Sulla versione web di Classic Rock e’ apparso un articolo che mette in discussione le credenziali rock dei Maneskin, dicendo in buona sostanza che si tratta di una brutta copia del vero rock. Tutto vero. Ed e’ un discorso che si potrebbe applicare anche ai Greta Van Fleet. Tuttavia, il giorno dopo i Maneskin vincono Sanremo e non si puo’ che riflettere.
Scrive uno che di Sanremo non ha visto neanche un minuto. Semplicemente perche’ la “canzone italiana” non mi ha mai interessato o emozionato. Mi sono quindi andato a guardare la performance di questi ragazzi romani.
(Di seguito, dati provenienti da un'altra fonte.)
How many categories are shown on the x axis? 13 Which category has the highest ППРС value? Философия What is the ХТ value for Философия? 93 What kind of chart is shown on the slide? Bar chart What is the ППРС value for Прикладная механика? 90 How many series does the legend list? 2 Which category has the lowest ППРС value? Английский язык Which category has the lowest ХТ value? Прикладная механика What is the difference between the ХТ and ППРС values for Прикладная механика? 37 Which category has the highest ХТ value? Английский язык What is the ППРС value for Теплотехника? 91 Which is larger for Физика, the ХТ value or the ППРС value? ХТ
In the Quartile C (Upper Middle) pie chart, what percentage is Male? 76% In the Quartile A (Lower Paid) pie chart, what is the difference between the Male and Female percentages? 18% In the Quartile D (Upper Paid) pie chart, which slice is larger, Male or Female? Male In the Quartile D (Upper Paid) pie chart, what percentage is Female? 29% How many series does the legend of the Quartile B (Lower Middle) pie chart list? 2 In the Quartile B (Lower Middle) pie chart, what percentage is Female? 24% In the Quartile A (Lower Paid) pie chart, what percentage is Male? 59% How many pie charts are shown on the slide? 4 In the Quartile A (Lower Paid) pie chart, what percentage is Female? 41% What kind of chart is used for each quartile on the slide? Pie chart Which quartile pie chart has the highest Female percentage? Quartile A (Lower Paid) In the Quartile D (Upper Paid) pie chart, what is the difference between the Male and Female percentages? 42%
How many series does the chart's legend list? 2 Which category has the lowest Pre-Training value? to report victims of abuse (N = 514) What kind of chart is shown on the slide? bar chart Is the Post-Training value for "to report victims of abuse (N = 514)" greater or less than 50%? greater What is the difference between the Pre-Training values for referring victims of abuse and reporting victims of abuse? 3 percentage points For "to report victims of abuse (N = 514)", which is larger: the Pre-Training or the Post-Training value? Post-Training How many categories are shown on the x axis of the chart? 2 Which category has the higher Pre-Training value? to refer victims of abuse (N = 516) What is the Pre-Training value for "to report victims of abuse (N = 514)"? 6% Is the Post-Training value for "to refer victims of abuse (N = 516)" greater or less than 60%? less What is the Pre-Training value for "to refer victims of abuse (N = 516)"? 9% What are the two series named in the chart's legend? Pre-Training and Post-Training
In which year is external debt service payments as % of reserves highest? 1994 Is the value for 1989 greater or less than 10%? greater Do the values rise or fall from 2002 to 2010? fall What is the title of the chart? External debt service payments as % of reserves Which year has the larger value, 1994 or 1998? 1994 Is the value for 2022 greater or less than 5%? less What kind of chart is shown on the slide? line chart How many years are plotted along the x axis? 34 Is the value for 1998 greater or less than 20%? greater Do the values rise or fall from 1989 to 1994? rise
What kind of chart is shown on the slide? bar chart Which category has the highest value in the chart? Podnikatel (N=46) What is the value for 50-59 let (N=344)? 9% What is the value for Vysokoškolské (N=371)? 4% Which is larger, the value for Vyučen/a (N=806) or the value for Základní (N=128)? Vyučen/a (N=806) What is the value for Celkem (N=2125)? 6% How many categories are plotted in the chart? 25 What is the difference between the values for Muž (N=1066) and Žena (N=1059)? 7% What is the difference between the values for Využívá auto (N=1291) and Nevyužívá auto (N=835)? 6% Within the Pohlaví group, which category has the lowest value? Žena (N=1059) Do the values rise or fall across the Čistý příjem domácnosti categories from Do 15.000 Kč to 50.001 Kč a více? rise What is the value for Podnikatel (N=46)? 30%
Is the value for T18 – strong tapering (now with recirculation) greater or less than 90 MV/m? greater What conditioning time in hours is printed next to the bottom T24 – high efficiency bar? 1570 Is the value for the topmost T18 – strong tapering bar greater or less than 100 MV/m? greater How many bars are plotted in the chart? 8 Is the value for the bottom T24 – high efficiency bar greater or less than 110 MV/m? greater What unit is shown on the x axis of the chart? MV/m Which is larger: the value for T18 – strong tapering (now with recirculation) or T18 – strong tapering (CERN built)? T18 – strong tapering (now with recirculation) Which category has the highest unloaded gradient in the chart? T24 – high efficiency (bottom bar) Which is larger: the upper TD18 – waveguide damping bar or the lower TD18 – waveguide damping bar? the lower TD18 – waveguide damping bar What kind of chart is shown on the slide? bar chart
Beh, e’ rock di maniera, non c’e’ dubbio. Ma sicuramente rock.
Il punto e’ un altro: questi ragazzi hanno 20 anni, non c’erano ai tempi di Robert Plant e David Bowie eppure li scimmiottano come se fossero delle icone. Perche’ sono delle icone, pure per una generazione arrivata 50 anni dopo. Quindi, non e’ una buona notizia che i Maneskin, scimmiottando il rock classico abbiano vinto Sanremo asfaltando gli alfieri della canzone italiana, vecchi e nuovi? Certo che si’.
La canzone si chiama “Zitti e buoni” ed e’ dedicata ai professori del liceo di questi ragazzi che dicevano loro di stare “zitti e buoni”. Orripilante scoprire che in questo paese vi siano ancora professori, pagati con i soldi pubblici, cosi’ ottusi e cosi’ perniciosi. Ma che bello vedere che ancora oggi la ribellione nasce dal rock, come cinquant’anni fa. Che bello vedere la canzone vincitrice del festival della canzone italiana eseguita con una Stratocaster con la cassa rovinata (manco fosse Rory Gallagher) e da ragazzi appena ventenni che nei vestiti e nelle movenze rivendicano, come Bowie 50 anni fa, una sessualità libera. Perché purtroppo ce n’e’ ancora bisogno.
In definitiva diciamoci la verità: se sei un ultra cinquantenne rockettaro vorresti avere un figlio nei Maneskin. E se non lo vuoi, allora non sei più un rockettaro, ma solo un vecchio brontolone.